Palestinian Territories:
The Israeli military on Friday reported three rockets fired into its territory from the Gaza Strip, where Palestinian aid workers said Israeli airstrikes killed at least 16 people, including children.
The rockets were the latest in a series of launches by militants in the ravaged Palestinian territory, with Israeli Defense Minister Israel Katz warning this week that if they continue, there will be more severe retaliatory attacks.
After more than 14 months of war between Israel and Palestinian Hamas operatives in Gaza, such launches have become rare. They have intensified since late December as Israel has continued a major ground and air campaign in the north of the area for three months.
One of Friday’s rockets landed “adjacent to the community of Nir Am” in Israel on the northeastern tip of Gaza, the military said, while the other landed in an uninhabited area.
Earlier in the day, it said another rocket fired from Gaza had set off sirens near Beri, opposite central Gaza.
No injuries were reported.
In Gaza, first responders said they recovered the bodies of 16 Palestinians, many of them children.
Mahmoud Basal, spokesman for the Gaza Civil Defense, said that the attacks took place in Gaza City, the central Maghazi refugee camp and the southern city of Rafah.
“Friday was a tough day for Gaza residents, especially because of the continuous Israeli bombardment in Gaza City,” he told AFP.
He said several deaths occurred in attacks and shelling in northern and central Gaza, and two in the south.
Civil Defense said three children were killed in Israeli shelling in the Zaytoun neighborhood of Gaza City, while two people were killed in an airstrike in the southern Rafah area.
The Israeli military said in a statement that yesterday, “the Israeli air force struck about 40 Hamas terrorist gathering sites across Gaza”.
It said some of the targets were “embedded in areas that previously served as schools”.
Hospital ‘a pile of rubble’
Bassel denied the army’s charge, alleging that the army was “blocking food and drinking water to dozens of medical staff, patients and wounded” at an Indonesian hospital in the town of Beit Lahiya in the northern Gaza Strip. .
He said his agency has received distress calls from the hospital since Thursday, adding that the facility is now “just a pile of rubble and walls. There is no hospital.”
Late Friday, the military said it had not attacked an Indonesian hospital the previous day and had not damaged any essential equipment.

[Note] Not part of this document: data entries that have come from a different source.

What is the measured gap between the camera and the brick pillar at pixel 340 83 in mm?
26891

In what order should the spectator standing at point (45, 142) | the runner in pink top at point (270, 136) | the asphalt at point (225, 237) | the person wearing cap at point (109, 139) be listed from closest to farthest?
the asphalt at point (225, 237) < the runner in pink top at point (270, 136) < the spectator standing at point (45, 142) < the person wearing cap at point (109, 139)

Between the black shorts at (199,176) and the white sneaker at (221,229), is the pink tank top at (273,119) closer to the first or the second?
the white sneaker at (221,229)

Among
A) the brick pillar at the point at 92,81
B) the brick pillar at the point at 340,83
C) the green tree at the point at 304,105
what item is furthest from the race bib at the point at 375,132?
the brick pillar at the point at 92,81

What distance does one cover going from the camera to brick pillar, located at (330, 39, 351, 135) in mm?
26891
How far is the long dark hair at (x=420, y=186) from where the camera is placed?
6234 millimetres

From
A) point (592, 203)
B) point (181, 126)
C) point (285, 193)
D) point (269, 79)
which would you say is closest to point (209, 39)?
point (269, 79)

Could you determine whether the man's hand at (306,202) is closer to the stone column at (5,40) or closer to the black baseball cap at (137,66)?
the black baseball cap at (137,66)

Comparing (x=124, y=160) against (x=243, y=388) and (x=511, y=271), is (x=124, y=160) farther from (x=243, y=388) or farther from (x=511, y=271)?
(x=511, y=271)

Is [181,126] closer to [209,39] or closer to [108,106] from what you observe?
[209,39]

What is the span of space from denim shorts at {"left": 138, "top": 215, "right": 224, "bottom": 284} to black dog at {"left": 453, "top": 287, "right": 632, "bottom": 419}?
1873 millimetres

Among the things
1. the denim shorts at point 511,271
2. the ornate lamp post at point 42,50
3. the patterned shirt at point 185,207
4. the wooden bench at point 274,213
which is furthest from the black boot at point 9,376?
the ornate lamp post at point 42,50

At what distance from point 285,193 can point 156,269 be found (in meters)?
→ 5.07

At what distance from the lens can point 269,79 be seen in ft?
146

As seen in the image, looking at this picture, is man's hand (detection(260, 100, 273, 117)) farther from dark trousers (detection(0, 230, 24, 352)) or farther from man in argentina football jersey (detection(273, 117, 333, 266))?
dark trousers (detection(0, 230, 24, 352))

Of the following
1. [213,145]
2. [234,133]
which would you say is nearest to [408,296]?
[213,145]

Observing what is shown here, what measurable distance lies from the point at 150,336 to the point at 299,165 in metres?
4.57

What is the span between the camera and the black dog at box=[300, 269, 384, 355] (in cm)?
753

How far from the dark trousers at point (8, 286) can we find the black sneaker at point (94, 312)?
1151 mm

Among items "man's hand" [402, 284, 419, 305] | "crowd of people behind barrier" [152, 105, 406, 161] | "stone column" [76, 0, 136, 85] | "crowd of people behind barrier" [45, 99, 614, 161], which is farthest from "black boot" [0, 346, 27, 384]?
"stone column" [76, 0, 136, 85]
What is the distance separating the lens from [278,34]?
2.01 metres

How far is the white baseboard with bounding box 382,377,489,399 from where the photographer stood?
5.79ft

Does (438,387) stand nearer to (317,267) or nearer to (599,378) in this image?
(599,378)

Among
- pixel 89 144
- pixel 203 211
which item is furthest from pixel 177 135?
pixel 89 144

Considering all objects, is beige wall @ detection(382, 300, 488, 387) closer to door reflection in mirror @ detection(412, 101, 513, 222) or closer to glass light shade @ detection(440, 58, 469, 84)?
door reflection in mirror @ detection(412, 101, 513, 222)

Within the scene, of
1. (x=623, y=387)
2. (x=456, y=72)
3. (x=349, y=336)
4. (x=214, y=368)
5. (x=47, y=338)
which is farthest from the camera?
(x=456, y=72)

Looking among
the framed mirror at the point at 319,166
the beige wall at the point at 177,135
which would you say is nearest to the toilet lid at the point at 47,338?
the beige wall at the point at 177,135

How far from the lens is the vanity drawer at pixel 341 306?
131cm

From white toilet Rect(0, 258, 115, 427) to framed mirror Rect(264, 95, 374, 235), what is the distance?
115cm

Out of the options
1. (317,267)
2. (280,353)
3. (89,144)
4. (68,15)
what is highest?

It added that “there is no need to evacuate the hospital” and the military is coordinating with hospital officials to facilitate the delivery of humanitarian aid to the facility.
On Sunday, a UN aid team visited an Indonesian hospital.
In a video released after visiting the hospital, UN aid official Jonathan Vitale said: “There is nothing but rubble and destruction around me.”
The Israeli military has regularly accused Hamas of using hospitals as command centers, which its operatives deny.
A report published Tuesday by the United Nations human rights office said “insufficient information” had been made available to substantiate Israeli allegations of military use of hospitals.
The Israeli military has launched heavy raids in northern Gaza since October 6 in what it says is an attempt to prevent Hamas operatives from regrouping there.
The “siege” of northern Gaza appears to be part of an effort to permanently displace the local population as a prelude to Gaza’s annexation, UN rights experts said on Monday.
Bassel estimated that 10,000 people remained in the northern towns of Jabalia, Beit Lahia, and Beit Hanun, from between 150,000 and 200,000 before the war.
Earlier this week, Katz warned that Israel would step up attacks in Gaza if the rocket fire did not stop and the hostages were not released.
The war in Gaza began on October 7 last year when Hamas attacked Israel, killing 1,208 people, mostly civilians.
Israel’s retaliation has so far killed at least 45,658 people in Gaza, the majority of them civilians, according to the Hamas-ruled territory’s health ministry, a figure the United Nations considers reliable.
On Friday, the Israeli military also said it shot down a missile and a drone launched from Yemen, where Iran-backed rebels fought in November between Israel and another Iran-backed group, Hezbollah, in Lebanon. Attacks targeting Israel have increased since the ban.
Israel has also attacked Yemen, including targeting Sana’a International Airport in late December.
(Other than the headline, this story has not been edited by NDTV staff and is published from a syndicated feed.)